Home

Hoge Raad, 13-06-2008, BD3754, 43292

Hoge Raad, 13-06-2008, BD3754, 43292

Gegevens

Instantie
Hoge Raad
Datum uitspraak
13 juni 2008
Datum publicatie
13 juni 2008
ECLI
ECLI:NL:HR:2008:BD3754
Formele relaties
Zaaknummer
43292

Inhoudsindicatie

Art. 229d Gemeentewet. Lokale lastenverlichting (Zalmsnip). Recreatiewoning. Koppeling aan afvalstoffenheffing. Geen aanslag, wel recht op Zalmsnip.

Uitspraak

Nr. 43292

13 juni 2008

Arrest

gewezen op het beroep in cassatie van het college van burgemeester en wethouders van de gemeente Wierden (hierna: het College) tegen de uitspraak van het Gerechtshof te Arnhem van 29 maart 2006, nr. 04/01678, betreffende na te melden uitspraak ten name van X te Z (hierna: belanghebbende).

1. Het geding in feitelijke instantie

Per brief van 20 juli 2004 heeft belanghebbende verzocht om toekenning van de lokale lastenvermindering over de jaren 1998 tot en met 2004. De heffingsambtenaar van de gemeente Wierden (hierna: de heffingsambtenaar) heeft dit verzoek aangemerkt als een bezwaar tegen de aanslag gemeentelijke heffingen 2004 en het bezwaar niet-ontvankelijk verklaard.

Belanghebbende is tegen de uitspraak van de heffingsambtenaar in beroep gekomen bij het Hof.

Het Hof heeft het beroep gegrond verklaard, de uitspraak van de heffingsambtenaar vernietigd en heeft verstaan dat de heffingsambtenaar aan belanghebbende voor elk van de jaren 2001, 2002, 2003 en 2004 een aanslag afvalstoffenheffing oplegt tot een bedrag van negatief € 45,38. De uitspraak van het Hof is aan dit arrest gehecht.

2. Geding in cassatie

Het College heeft tegen 's Hofs uitspraak beroep in cassatie ingesteld. Het beroepschrift in cassatie is aan dit arrest gehecht en maakt daarvan deel uit.

Belanghebbende heeft een verweerschrift ingediend.

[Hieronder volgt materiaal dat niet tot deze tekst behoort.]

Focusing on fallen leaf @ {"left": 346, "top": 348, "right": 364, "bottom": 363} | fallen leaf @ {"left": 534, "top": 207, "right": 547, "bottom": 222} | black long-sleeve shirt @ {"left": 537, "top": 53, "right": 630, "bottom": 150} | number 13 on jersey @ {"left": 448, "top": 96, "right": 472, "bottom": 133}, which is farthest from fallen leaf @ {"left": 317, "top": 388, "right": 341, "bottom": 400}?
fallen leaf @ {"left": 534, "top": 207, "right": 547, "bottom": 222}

3. De toepasselijke verordeningen

In de jaren 2001 tot en met 2004 gold in de gemeente Wierden de Verordening reinigingsheffingen 1999 (hierna: de Verordening), welke onder meer de volgende bepalingen bevat:

HOOFDSTUK II Afvalstoffenheffing.

Artikel 3.

Aard van de belasting

Onder de naam "afvalstoffenheffing" wordt een directe belasting geheven als bedoeld in artikel 15.33 van de Wet milieubeheer (Stb. 1992,551).

Artikel 4.

Belastbaar feit en belastingplicht

1. De belasting wordt geheven van degene die in de gemeente feitelijk gebruik maakt van een perceel ten aanzien waarvan ingevolge artikel 10.11 van de Wet milieubeheer een verplichting tot het inzamelen van huishoudelijke afvalstoffen geldt.

2. (...)

Artikel 6a Lokale lastenvermindering.

1. Voor degenen die op 1 januari van het belastingjaar belastingplichtige zijn wordt het bedrag van de belasting, bedoeld in artikel 5, onder 1, verminderd met een bedrag van ƒ 100,00.

2. Indien het bedrag na een vermindering als bedoeld in het eerste lid negatief is, wordt een aanslag tot dit negatieve bedrag vastgesteld.

3. (...).

4. Beoordeling van de middelen

4.1. In cassatie kan van het volgende worden uitgegaan.

Belanghebbende is eigenaar en gebruiker van een recreatiebungalow, gelegen in een recreatiepark in de gemeente Q. Hem zijn als eigenaar en gebruiker/bewoner van die bungalow over de jaren 2001 tot en met 2004 onder meer aanslagen forensenbelasting en onroerendezaakbelastingen opgelegd, maar geen aanslagen in de afvalstoffenheffing.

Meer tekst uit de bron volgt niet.